In a PDF document with text of font size 11 or 12 and written fully in complete sentences, e.g. not using bullet points and not including any Python code in the report. The report’s maximum length is 2,000 words which you are free to divide in any way between the sections and subsections. The following will NOT be included in the word count:

•    Assignment title

•    Author name/examination code

•    Page numbers

•    Reference lists

•    Footnotes, but only when used to reference primary source material.

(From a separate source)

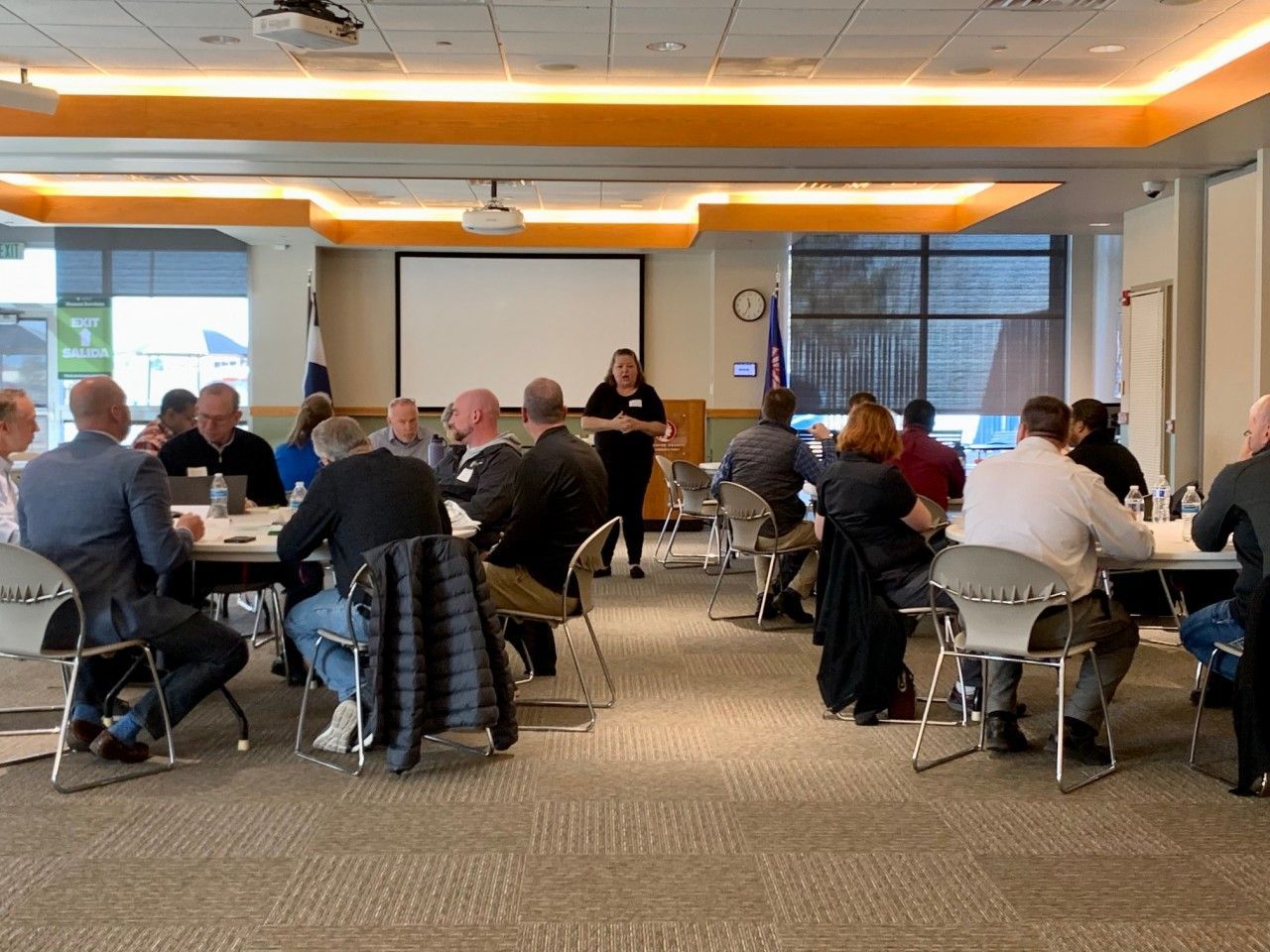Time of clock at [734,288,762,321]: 11:34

•    Figures captions and table titles. A figure caption or table title should be  restricted to a succinct description of the figure or table to which it refers. Figures and tables themselves are not counted as part of the assignment length

•    Appendix (if applicable)

The maximum number of figures is 10 in total (multiple sub-figures used to make the same point are allowed) and the relevance of these figures should be explained in your write-up.

The submission deadline is noon on 27 April, 2026. Both the coursework report and the codebook zipped file must be submitted anonymously. The submission title should be your Exam Candidate ID, NOT your name, student number or essay title.

Queries:

All coursework-related queries can be posted on Moodle (“Ask a question” under “Keep in touch” tab); this is largely to address a likely overlap in questions that students may have and so that all students will benefit from any clarification that is given. Note that, as this is an assessed piece of work, you may not ask about questions that pertain directly to the coursework itself, e.g. ”Is model X the best way to answer question Y?” Other types of questions (e.g., regarding structure, datasets, etc.) are more than welcome. The rules for plagiarism apply. The deadline for any questions to be asked and answered is 22 April, 2026, i.e. 5 days before the submission deadline (27 April, 2024).